Source data ->
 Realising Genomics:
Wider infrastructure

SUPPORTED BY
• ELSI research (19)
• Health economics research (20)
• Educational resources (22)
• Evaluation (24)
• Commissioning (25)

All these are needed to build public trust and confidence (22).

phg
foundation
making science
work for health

What to do ->
In the answer, each line of the data must appear exactly as written.

Task answer ->
 Realising Genomics:
Wider infrastructure

SUPPORTED BY
• ELSI research (19)
• Health economics research (20)
• Educational resources (22)
• Evaluation (24)
• Commissioning (25)

All these are needed to build public trust and confidence (22).

phg
foundation
making science
work for health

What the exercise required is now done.